Through the conflicting messages that emerged from President Donald Trump’s summit with biopharma executives yesterday, one thing was crystal clear – the US FDA will be under instructions to speed up drug reviews. What this would do, rather inadvertently, is give even more power to private payers.
Trimming 8,900 pages from a 9,000-page new drug application, as Mr Trump suggested, would necessarily remove substantial amounts of data pertaining to safety and efficacy. Payers will want to see a more robust dataset before agreeing to put novel drugs on their formularies – especially given the potentially massive costs of safety issues that are detected only after drugs are in common usage.
As with many issues being raised in the very early days of this presidency, only the barest details about streamlining the FDA have been mentioned. An example is an executive order requiring the identification of two regulations for repeal for every one that is published, although it is not at all clear how that is to be implemented.
He told the pharma leaders – including the chief executives of Lilly, Celgene, Amgen, Merck & Co and Novartis – that he has a nominee for FDA commissioner who will streamline the agency. “You’re going to get your products either approved or not approved, but it’s going to be a quick process,” he said.
He fixated on figures of $2.5bn and 15 years to develop a new drug, statistics that the lobby group Pharmaceutical Research and Manufacturers of America use, “to come up with a product where there’s not even a safety problem” – forgetting that development time and money are consumed in determining whether a novel agent in fact poses any safety issue.

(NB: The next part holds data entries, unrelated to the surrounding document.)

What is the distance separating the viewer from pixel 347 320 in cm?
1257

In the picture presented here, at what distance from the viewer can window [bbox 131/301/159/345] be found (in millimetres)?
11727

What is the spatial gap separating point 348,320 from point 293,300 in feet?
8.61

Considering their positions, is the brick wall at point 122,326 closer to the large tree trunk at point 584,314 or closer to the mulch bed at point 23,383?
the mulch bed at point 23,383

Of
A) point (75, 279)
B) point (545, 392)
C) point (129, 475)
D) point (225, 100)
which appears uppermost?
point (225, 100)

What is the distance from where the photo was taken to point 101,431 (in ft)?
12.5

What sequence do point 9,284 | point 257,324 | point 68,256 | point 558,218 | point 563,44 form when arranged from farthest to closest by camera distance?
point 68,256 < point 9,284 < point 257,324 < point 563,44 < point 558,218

That question will still be of vital interest to payers – after all, adverse events have costs attached to them. If NDAs are indeed to be 99% smaller, as Mr Trump proposes, they will necessarily omit data that can be used to evaluate downstream healthcare costs as well as savings. Thus, a streamlined FDA would thrust more authority on pharmacy benefit managers like Express Scripts and insurers like Anthem to determine access.

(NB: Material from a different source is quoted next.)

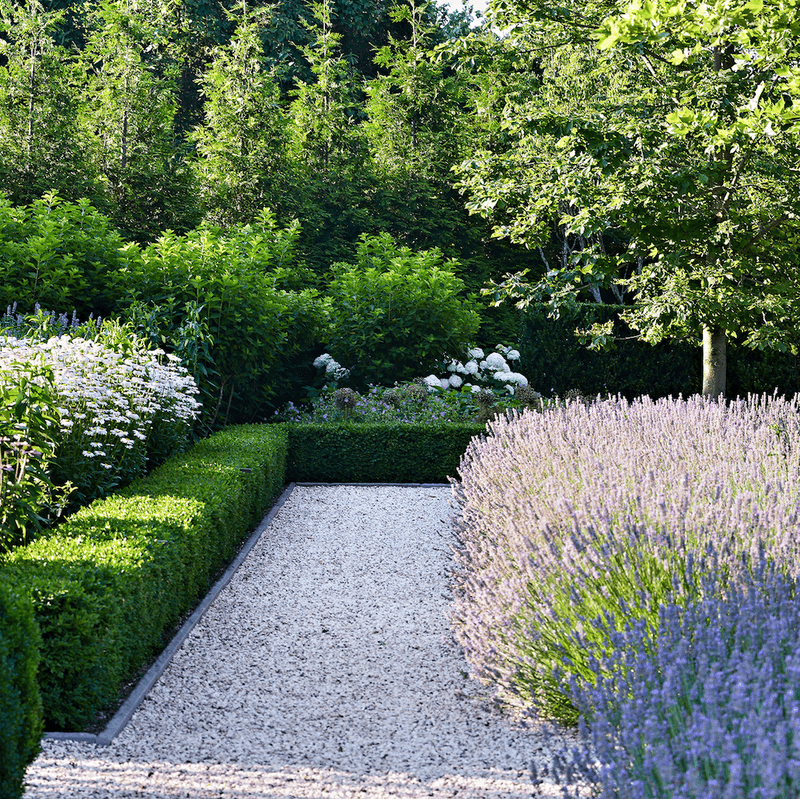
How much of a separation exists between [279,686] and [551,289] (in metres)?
6.12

An example of this has been the much-disputed review of Sarepta’s Duchenne muscular dystrophy agent Exondys 51, which the FDA approved on limited efficacy data, but which payers have resisted covering (Catabasis crashes and Sarepta stumbles in DMD, February 1, 2017).
In any case, Mr Trump’s comments gave biopharma leaders a moving, if non-existent, target for criticism and plenty of reassurance.

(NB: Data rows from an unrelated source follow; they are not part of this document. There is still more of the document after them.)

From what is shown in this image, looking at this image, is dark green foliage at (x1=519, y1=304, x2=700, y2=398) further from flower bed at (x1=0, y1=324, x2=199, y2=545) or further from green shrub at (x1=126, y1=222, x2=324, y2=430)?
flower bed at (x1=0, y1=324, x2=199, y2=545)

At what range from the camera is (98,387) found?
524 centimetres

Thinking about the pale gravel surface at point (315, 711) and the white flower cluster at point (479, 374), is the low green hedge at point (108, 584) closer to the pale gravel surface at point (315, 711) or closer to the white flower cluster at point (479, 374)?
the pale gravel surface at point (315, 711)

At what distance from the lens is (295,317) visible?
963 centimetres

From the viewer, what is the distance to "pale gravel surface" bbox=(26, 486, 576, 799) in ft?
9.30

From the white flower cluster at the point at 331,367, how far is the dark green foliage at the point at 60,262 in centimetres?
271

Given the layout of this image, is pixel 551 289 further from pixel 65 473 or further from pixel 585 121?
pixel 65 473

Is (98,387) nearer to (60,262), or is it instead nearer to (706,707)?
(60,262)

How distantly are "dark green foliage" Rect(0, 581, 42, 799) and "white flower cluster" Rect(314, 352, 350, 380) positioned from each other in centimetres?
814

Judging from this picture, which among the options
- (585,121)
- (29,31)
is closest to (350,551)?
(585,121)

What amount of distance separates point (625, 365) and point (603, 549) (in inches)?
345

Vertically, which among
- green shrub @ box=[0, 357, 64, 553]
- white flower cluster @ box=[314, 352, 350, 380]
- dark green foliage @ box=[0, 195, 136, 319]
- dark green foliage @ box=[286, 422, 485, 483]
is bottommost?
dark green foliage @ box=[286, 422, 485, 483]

Pfizer's chief executive, Ian Read, who did not attend the meeting, downplayed the talk of pricing restrictions that Mr Trump continues to discuss, and instead focused on regulatory streamlining.
“To the extent that they can remove regulations and make it easier and faster to bring drugs to market, that will make the marketplace a lot more competitive, which will then in turn help to bring down drug prices,” Mr Read said in the company’s fourth quarter earnings call with analysts.
While Mr Read and the biopharma leaders who met with Mr Trump did the mandatory executive genuflection towards competition, it should also be noted that rigorous FDA drug review benefits them, presenting a big cost barrier to small rivals who cannot afford to run large trials. Should a streamlined FDA emerge, Mr Read and his CEO counterparts might be thankful for a vigorous payer community to provide a backstop.
Lilly's chief executive, David Ricks, acknowledged this in his own analyst call after the White House meeting when he described a “good relationship” with payers: “They negotiate hard for rebates and discounts for their customers, most of which are large commercial plans or Part D. And we do our job, which is to sell the value and try to maintain formulary position.”
If the best way of determining what the 45th US president will do is to listen to what he says, then drug reviews are about to condense. More drugs might be approved for legal use and at a faster pace, shifting more key access decisions to the closed-door talks between pharma and payers.